◆ The problem: The data below should be restated word for word, with every picture omitted.

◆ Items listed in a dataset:
::::::

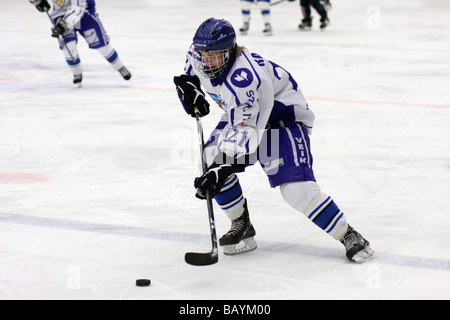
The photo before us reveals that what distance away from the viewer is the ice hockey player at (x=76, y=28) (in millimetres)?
6402

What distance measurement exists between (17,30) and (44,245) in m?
7.75

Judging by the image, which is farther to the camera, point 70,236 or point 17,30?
point 17,30

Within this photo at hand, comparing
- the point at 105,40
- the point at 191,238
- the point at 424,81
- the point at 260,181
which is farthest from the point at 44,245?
the point at 424,81

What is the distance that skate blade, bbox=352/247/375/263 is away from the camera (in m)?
2.87

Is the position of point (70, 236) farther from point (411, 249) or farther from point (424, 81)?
point (424, 81)

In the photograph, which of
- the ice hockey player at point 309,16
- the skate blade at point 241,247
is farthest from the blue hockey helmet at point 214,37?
the ice hockey player at point 309,16

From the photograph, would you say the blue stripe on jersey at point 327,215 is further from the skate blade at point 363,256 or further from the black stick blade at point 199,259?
the black stick blade at point 199,259

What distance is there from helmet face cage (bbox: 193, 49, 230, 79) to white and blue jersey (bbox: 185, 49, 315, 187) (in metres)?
0.02

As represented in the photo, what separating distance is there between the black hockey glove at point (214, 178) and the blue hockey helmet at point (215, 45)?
325mm

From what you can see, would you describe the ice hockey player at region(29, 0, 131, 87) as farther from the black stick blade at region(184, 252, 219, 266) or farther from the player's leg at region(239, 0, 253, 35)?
the black stick blade at region(184, 252, 219, 266)

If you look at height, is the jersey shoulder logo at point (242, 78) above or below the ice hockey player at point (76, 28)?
above

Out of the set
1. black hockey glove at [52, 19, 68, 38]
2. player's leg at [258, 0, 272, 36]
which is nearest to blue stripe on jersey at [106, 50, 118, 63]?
black hockey glove at [52, 19, 68, 38]

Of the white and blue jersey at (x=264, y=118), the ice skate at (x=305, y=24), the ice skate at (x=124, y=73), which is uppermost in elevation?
the white and blue jersey at (x=264, y=118)

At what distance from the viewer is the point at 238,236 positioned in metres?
3.05
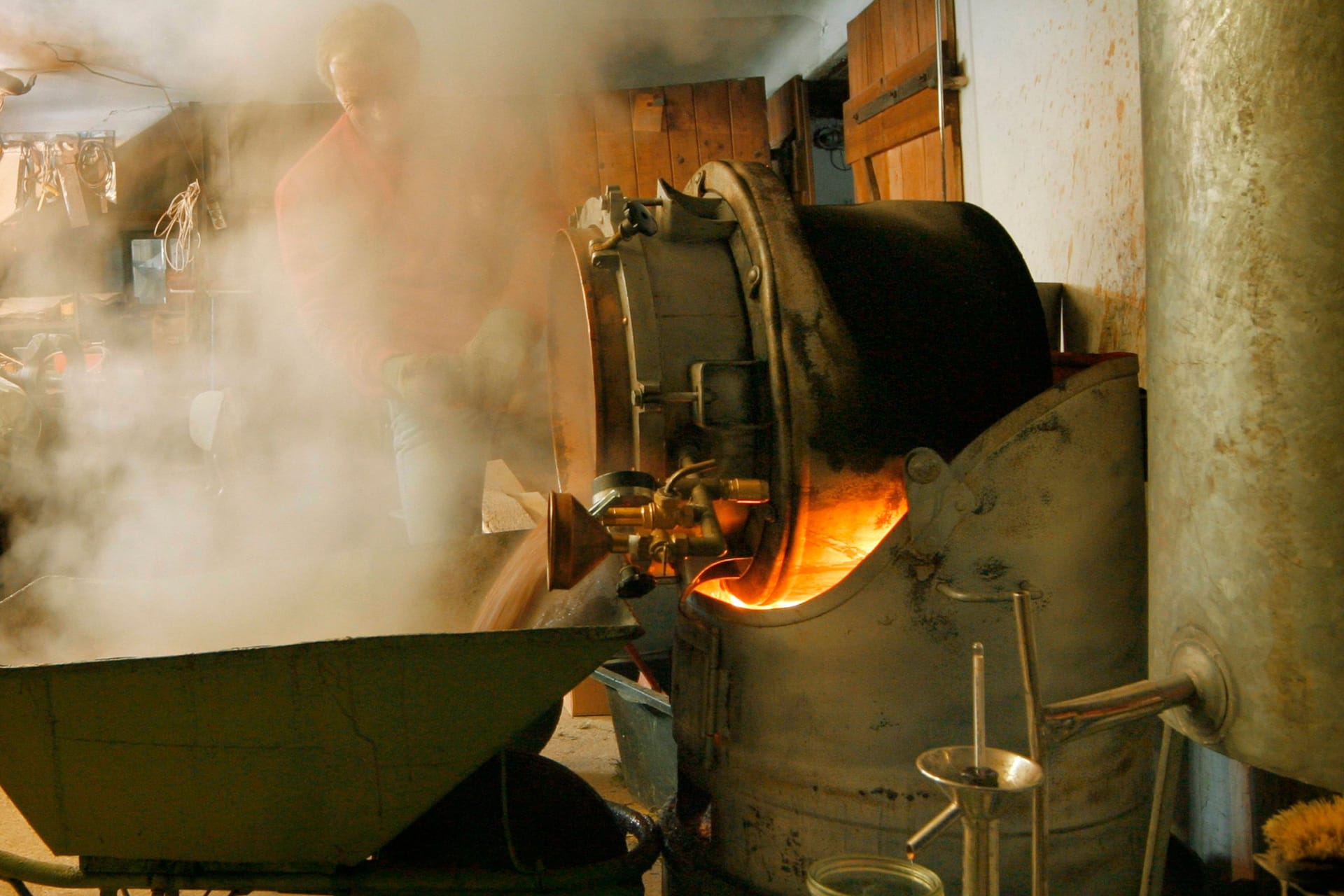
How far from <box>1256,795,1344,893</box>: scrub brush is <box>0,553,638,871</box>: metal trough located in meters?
0.85

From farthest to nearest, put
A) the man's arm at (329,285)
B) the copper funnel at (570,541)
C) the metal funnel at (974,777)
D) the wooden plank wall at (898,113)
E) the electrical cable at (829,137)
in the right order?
the electrical cable at (829,137)
the wooden plank wall at (898,113)
the man's arm at (329,285)
the copper funnel at (570,541)
the metal funnel at (974,777)

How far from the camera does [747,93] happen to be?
5145 mm

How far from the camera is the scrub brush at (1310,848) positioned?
1.05 m

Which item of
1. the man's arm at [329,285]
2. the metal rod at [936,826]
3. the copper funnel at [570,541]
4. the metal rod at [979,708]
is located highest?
the man's arm at [329,285]

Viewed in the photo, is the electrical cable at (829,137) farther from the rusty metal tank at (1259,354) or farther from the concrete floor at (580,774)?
the rusty metal tank at (1259,354)

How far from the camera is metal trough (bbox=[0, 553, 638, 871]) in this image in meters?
1.55

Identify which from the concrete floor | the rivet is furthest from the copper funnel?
the concrete floor

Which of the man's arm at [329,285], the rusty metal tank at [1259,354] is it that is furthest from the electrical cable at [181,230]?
the rusty metal tank at [1259,354]

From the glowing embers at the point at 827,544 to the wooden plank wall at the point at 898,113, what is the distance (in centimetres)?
183

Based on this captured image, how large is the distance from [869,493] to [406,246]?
1949 millimetres

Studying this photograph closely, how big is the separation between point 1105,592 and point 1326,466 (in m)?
0.61

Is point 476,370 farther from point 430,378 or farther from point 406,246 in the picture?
point 406,246

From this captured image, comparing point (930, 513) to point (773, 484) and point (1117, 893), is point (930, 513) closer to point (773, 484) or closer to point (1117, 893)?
point (773, 484)

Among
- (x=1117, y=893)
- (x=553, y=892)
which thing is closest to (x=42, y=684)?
(x=553, y=892)
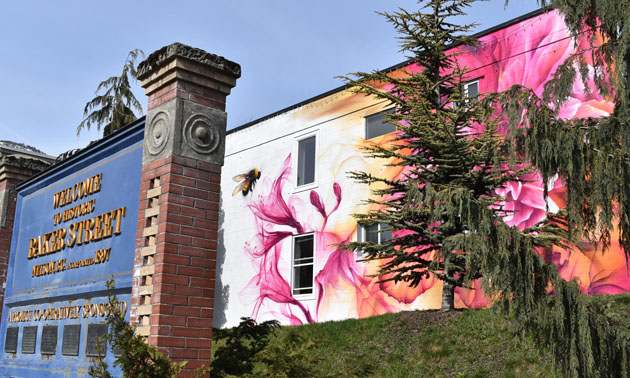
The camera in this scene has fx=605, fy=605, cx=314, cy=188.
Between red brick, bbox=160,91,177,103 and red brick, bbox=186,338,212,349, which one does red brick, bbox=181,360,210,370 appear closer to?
red brick, bbox=186,338,212,349

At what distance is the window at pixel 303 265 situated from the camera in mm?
18188

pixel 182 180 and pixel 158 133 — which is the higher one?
pixel 158 133

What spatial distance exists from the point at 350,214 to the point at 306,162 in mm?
3129

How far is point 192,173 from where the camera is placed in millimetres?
5711

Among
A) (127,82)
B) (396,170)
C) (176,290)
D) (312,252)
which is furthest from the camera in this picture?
(127,82)

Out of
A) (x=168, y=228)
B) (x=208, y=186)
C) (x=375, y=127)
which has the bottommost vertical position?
(x=168, y=228)

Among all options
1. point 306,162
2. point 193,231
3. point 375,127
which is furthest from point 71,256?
point 306,162

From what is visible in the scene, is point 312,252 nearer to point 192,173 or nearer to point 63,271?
point 63,271

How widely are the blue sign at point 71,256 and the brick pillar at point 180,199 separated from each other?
431 millimetres

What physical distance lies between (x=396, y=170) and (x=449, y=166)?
179 inches

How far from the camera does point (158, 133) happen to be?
19.4ft

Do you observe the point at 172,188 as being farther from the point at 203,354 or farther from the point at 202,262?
the point at 203,354

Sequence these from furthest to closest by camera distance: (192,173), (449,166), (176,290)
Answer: (449,166) → (192,173) → (176,290)

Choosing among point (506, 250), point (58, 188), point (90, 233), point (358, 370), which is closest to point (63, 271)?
point (90, 233)
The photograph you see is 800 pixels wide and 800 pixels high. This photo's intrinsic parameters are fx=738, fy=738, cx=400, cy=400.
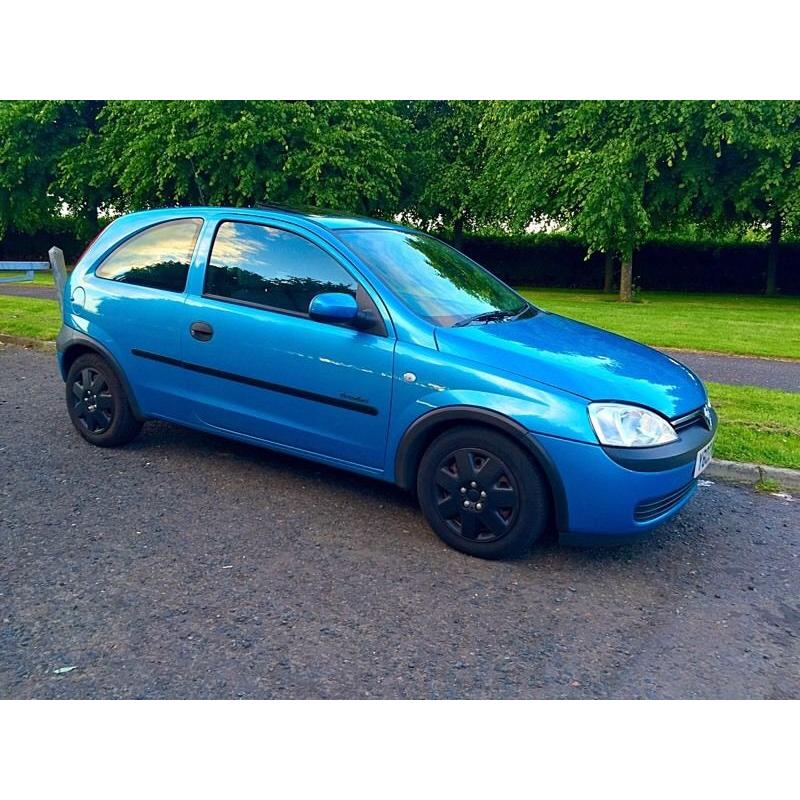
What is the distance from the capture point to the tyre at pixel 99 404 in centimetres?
504

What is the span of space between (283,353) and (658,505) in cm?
216

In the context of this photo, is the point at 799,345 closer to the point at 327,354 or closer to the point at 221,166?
the point at 327,354

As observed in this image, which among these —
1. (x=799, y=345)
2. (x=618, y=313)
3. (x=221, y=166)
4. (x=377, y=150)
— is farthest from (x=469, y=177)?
(x=799, y=345)

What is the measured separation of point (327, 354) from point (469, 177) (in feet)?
80.0

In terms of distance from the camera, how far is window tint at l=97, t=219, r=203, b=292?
4711mm

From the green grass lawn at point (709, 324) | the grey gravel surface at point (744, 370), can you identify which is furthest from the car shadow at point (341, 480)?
the green grass lawn at point (709, 324)

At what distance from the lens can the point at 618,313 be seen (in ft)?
51.3

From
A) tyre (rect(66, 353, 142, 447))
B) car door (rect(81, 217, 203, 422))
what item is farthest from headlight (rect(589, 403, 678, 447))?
tyre (rect(66, 353, 142, 447))

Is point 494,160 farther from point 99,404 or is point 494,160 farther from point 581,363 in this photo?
point 581,363

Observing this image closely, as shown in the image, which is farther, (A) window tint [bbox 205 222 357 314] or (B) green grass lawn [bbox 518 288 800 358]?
(B) green grass lawn [bbox 518 288 800 358]

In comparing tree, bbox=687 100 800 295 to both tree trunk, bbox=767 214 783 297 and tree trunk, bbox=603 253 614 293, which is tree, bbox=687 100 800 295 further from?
tree trunk, bbox=603 253 614 293

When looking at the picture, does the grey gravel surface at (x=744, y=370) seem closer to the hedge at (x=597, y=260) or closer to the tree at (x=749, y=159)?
the tree at (x=749, y=159)

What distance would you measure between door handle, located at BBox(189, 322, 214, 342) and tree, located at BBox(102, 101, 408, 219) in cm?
1630

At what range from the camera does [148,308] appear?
4.74 meters
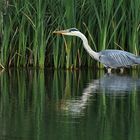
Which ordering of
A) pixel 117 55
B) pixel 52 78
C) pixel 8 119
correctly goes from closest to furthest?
pixel 8 119 < pixel 52 78 < pixel 117 55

::::::

◆ Complete output:
The photo before us reveals that what distance away from the viewer is the ice hockey player at (x=76, y=28) (in millimetres)?
6402

What distance measurement exists between (17,30) and (44,245) in m?
7.75

Judging by the image, which is farther to the camera, point 70,236 or point 17,30?
point 17,30

Within this photo at hand, comparing
- the point at 105,40
- the point at 191,238
- the point at 424,81
- the point at 260,181
which is farthest from the point at 44,245?
the point at 424,81

What is the distance that skate blade, bbox=352/247/375/263 is away from the camera (in m)?
2.87

Is the position of point (70, 236) farther from point (411, 249) or farther from point (424, 81)?
point (424, 81)

In the photograph, which of
- the ice hockey player at point 309,16
- the skate blade at point 241,247
is farthest from the blue hockey helmet at point 214,37?
the ice hockey player at point 309,16

From the photograph, would you say the blue stripe on jersey at point 327,215 is further from the skate blade at point 363,256 or further from the black stick blade at point 199,259?
the black stick blade at point 199,259

What distance is there from helmet face cage (bbox: 193, 49, 230, 79) to white and blue jersey (bbox: 185, 49, 315, 187) (in metres)?
0.02

As represented in the photo, what separating distance is there between the black hockey glove at point (214, 178) and the blue hockey helmet at point (215, 45)?
325mm

From what you can see, would you describe the ice hockey player at region(29, 0, 131, 87) as farther from the black stick blade at region(184, 252, 219, 266) or farther from the player's leg at region(239, 0, 253, 35)?
the black stick blade at region(184, 252, 219, 266)

If you look at height, is the jersey shoulder logo at point (242, 78) above or below the ice hockey player at point (76, 28)?
above

Out of the set
1. black hockey glove at [52, 19, 68, 38]
2. player's leg at [258, 0, 272, 36]
which is nearest to blue stripe on jersey at [106, 50, 118, 63]?
black hockey glove at [52, 19, 68, 38]

Of the white and blue jersey at (x=264, y=118), the ice skate at (x=305, y=24), the ice skate at (x=124, y=73), which is uppermost in elevation?
the white and blue jersey at (x=264, y=118)

At what distance from the viewer is the point at 238,236 positioned in metres?
3.05
How far from <box>1256,795,1344,893</box>: scrub brush is <box>0,553,638,871</box>: metal trough located in meters?
0.85

From farthest to nearest, put
A) the man's arm at (329,285)
B) the copper funnel at (570,541)
C) the metal funnel at (974,777)
D) the wooden plank wall at (898,113)
E) the electrical cable at (829,137)
in the right order?
the electrical cable at (829,137)
the wooden plank wall at (898,113)
the man's arm at (329,285)
the copper funnel at (570,541)
the metal funnel at (974,777)

How far from the camera does [747,93] happen to be?
5145 mm

How far from the camera is the scrub brush at (1310,848) positioned?
1.05 m

Which item of
1. the man's arm at [329,285]
2. the metal rod at [936,826]
3. the copper funnel at [570,541]
4. the metal rod at [979,708]
is located highest?
the man's arm at [329,285]

Viewed in the photo, is the electrical cable at (829,137) farther from the rusty metal tank at (1259,354) or farther from the concrete floor at (580,774)?
the rusty metal tank at (1259,354)

How far from the camera is metal trough (bbox=[0, 553, 638, 871]) in this image in meters?
1.55

Identify which from the concrete floor | the rivet is furthest from the copper funnel?
the concrete floor

Which of the man's arm at [329,285], the rusty metal tank at [1259,354] is it that is furthest from the electrical cable at [181,230]?
the rusty metal tank at [1259,354]

From the glowing embers at the point at 827,544 to the wooden plank wall at the point at 898,113, what is the distance (in centimetres)?
183

Based on this captured image, how large is the distance from [869,493] to [406,246]?
1949 millimetres

Studying this photograph closely, how big is the separation between point 1105,592 and point 1326,466 (in m)?
0.61

Is point 476,370 farther from point 430,378 or farther from point 406,246 in the picture?
point 406,246

From this captured image, comparing point (930, 513) to point (773, 484) and point (1117, 893), is point (930, 513) closer to point (773, 484) or closer to point (1117, 893)?
point (773, 484)

Among
- (x=1117, y=893)
- (x=553, y=892)
which thing is closest to (x=42, y=684)?
(x=553, y=892)
The camera in this scene has fx=605, fy=605, cx=314, cy=188.
Between red brick, bbox=160,91,177,103 and red brick, bbox=186,338,212,349, which one does red brick, bbox=181,360,210,370 appear closer to?
red brick, bbox=186,338,212,349

At what distance is the window at pixel 303 265 situated from the camera in mm?
18188

pixel 182 180 and pixel 158 133 — which is the higher one?
pixel 158 133

What spatial distance exists from the point at 350,214 to the point at 306,162 in mm?
3129

How far is point 192,173 from where the camera is placed in millimetres?
5711

Among
A) (127,82)
B) (396,170)
C) (176,290)
D) (312,252)
which is furthest from the camera in this picture?
(127,82)

Out of
A) (x=168, y=228)
B) (x=208, y=186)
C) (x=375, y=127)
which has the bottommost vertical position?
(x=168, y=228)

Among all options
1. point 306,162
2. point 193,231
3. point 375,127
which is furthest from point 71,256?
point 306,162

From what is visible in the scene, is point 312,252 nearer to point 192,173 or nearer to point 63,271?
point 63,271

How widely are the blue sign at point 71,256 and the brick pillar at point 180,199 separated from each other?
431 millimetres

What physical distance lies between (x=396, y=170) and (x=449, y=166)?
179 inches

How far from the camera does point (158, 133) happen to be?
19.4ft

Do you observe the point at 172,188 as being farther from the point at 203,354 or farther from the point at 202,262?
the point at 203,354

Sequence these from furthest to closest by camera distance: (192,173), (449,166), (176,290)
Answer: (449,166) → (192,173) → (176,290)

Choosing among point (506, 250), point (58, 188), point (90, 233), point (358, 370), which is closest to point (63, 271)?
point (90, 233)
The photograph you see is 800 pixels wide and 800 pixels high. This photo's intrinsic parameters are fx=738, fy=738, cx=400, cy=400.
What is the distance from the capture point to the tyre at pixel 99 404 in centimetres?
504

What is the span of space between (283,353) and (658,505) in cm?
216

In the context of this photo, is the point at 799,345 closer to the point at 327,354 or closer to the point at 221,166?
the point at 327,354

As observed in this image, which among these —
1. (x=799, y=345)
2. (x=618, y=313)
3. (x=221, y=166)
4. (x=377, y=150)
— is farthest from (x=469, y=177)?
(x=799, y=345)

What is the measured separation of point (327, 354) from point (469, 177) (in feet)?
80.0

In terms of distance from the camera, how far is window tint at l=97, t=219, r=203, b=292?
4711mm

From the green grass lawn at point (709, 324) | the grey gravel surface at point (744, 370), can you identify which is furthest from the car shadow at point (341, 480)?
the green grass lawn at point (709, 324)

At what distance from the lens can the point at 618,313 be seen (in ft)?
51.3

From
A) tyre (rect(66, 353, 142, 447))
B) car door (rect(81, 217, 203, 422))
what item is farthest from headlight (rect(589, 403, 678, 447))?
tyre (rect(66, 353, 142, 447))

Is point 494,160 farther from point 99,404 or is point 494,160 farther from point 581,363 in this photo?
point 581,363

Observing this image closely, as shown in the image, which is farther, (A) window tint [bbox 205 222 357 314] or (B) green grass lawn [bbox 518 288 800 358]?
(B) green grass lawn [bbox 518 288 800 358]

In comparing tree, bbox=687 100 800 295 to both tree trunk, bbox=767 214 783 297 and tree trunk, bbox=603 253 614 293, which is tree, bbox=687 100 800 295 further from?
tree trunk, bbox=603 253 614 293

When looking at the picture, does the grey gravel surface at (x=744, y=370) seem closer to the hedge at (x=597, y=260) or closer to the tree at (x=749, y=159)?
the tree at (x=749, y=159)

What distance would you measure between door handle, located at BBox(189, 322, 214, 342) and tree, located at BBox(102, 101, 408, 219) in cm?
1630

At what range from the camera does [148,308] appear?
4.74 meters
Which ordering of
A) pixel 117 55
B) pixel 52 78
C) pixel 8 119
correctly goes from closest to furthest?
pixel 8 119 < pixel 52 78 < pixel 117 55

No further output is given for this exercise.